## [EXCERPTED PASSAGE]

►

I dyno tested a set of Pro Comp 351C Ford cylinder heads. They are a copy of the excellent CHI 351C heads from Australia. On a 400+ HP street 351C, they were down 50 HP to the CHI heads and made 30 HP less than the stock iron closed chamber Ford 351C heads. On the flow bench, at low lifts, the exhaust actually out-flowed the intake. Comparison with the CHI heads showed the Pro Comp intake valve seat was much lower and the only way to correct it would be to install a larger intake valve. While that might look better on the flow bench, they would likely be shrouded on the 4.0" diameter block bores. Very poorly executed. I would at a minimum, hardness test them to see if they were properly heat treated. FWIW, I've seen some other low cost Chinese heads (SBF Flo Tek GT40 copies) that appeared to be much better executed. I'd absolutely throw their rocker arms or any other parts that could wreck the engine away. A friend tested some Chinese copies of the Crane SBF hydraulic roller lifters on a valve spring tester. To the naked eye, I could not tell the difference between the Cranes and the Chinese copies. Even the stainless parts on the Cranes were also stainless on the Chinese link bar lifters but the axles locked up at 500 to 550 lbs of pressure. We typically run 300+ lbs open spring pressure and when you factor in the rocker ratio, we'd operate right in the range where the lifters would fail. Dan Jones |
Moderator Curtis Jacobson Portland Oregon (4577 posts) Registered: 10/12/2007 02:16AM Main British Car: 71 MGBGT, Buick 215 |
Re: Procomp Products-Lately ?
Gentlemen, please use punctuation.
I check fine print carefully, and I go way out of my way to avoid buying car parts or anything else from mainland China. |
DiDueColpi Fred Key West coast - Canada (1367 posts) Registered: 05/14/2010 03:06AM Main British Car: I really thought that I'd be an action figure by now! |
Re: Procomp Products-Lately ?
Here's the way I see it.

◄

## [YOUR GOAL]
Set down the passage from the forum thread about Pro Comp cylinder heads, starting at "Gentlemen, please use" and ending at "way I see it.".

[Excerpts from a spatial dataset]

►

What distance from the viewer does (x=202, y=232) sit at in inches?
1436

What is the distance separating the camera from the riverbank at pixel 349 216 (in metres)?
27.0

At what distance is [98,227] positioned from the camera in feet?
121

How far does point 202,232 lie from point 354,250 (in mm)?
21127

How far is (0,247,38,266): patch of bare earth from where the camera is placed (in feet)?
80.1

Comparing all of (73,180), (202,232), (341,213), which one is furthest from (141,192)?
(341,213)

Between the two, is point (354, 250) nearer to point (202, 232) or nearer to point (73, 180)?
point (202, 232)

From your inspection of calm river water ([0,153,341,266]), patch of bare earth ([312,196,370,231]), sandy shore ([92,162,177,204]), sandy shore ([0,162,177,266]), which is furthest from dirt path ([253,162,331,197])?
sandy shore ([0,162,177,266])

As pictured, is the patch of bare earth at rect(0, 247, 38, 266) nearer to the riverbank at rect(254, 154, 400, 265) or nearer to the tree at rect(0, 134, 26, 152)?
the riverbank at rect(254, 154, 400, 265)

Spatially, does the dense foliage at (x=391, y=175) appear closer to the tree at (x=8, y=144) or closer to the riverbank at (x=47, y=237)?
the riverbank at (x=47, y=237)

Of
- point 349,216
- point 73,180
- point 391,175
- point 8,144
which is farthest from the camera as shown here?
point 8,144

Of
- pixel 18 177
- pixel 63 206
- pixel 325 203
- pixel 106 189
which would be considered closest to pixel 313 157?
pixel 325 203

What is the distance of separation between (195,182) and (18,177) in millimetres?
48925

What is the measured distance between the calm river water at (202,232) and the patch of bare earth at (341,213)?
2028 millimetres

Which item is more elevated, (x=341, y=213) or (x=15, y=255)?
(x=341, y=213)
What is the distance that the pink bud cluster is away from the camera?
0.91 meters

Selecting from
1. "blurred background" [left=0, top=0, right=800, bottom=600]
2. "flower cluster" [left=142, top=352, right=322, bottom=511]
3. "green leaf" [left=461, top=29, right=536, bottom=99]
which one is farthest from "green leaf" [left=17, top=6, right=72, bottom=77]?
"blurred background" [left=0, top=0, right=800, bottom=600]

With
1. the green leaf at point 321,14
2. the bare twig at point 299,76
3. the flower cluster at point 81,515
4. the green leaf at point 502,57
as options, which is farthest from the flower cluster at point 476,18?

◄
►

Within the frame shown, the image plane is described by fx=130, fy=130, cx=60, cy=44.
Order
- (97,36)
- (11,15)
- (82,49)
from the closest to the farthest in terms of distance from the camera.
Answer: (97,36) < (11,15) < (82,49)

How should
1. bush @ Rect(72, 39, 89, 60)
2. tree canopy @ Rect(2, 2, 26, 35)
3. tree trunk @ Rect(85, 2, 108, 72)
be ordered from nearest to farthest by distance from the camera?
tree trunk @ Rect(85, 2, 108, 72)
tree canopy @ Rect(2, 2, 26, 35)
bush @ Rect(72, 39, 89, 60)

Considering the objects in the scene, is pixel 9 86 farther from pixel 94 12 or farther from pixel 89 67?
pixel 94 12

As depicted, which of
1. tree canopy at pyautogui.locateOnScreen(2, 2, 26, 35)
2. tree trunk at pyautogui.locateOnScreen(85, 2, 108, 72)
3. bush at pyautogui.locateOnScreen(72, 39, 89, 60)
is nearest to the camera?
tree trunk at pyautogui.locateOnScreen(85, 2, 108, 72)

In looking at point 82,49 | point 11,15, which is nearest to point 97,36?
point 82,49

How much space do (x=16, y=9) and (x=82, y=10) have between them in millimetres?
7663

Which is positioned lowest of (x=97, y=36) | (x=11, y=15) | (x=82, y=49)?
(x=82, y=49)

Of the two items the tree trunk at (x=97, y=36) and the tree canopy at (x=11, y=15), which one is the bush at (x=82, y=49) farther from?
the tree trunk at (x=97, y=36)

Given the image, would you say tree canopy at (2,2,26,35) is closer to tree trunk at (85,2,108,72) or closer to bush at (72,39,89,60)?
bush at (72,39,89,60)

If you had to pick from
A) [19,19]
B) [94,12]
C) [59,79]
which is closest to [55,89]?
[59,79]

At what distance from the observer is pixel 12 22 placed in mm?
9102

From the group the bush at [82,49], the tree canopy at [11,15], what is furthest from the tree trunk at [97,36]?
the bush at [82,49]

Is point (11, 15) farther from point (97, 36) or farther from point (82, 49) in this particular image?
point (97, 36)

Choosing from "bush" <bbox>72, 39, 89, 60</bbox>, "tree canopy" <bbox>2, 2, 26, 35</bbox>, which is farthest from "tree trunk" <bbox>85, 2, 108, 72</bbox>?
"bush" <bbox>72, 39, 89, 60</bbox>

◄

## [EXPECTED ANSWER]
Gentlemen, please use punctuation.
I check fine print carefully, and I go way out of my way to avoid buying car parts or anything else from mainland China. |
DiDueColpi Fred Key West coast - Canada (1367 posts) Registered: 05/14/2010 03:06AM Main British Car: I really thought that I'd be an action figure by now! |
Re: Procomp Products-Lately ?
Here's the way I see it.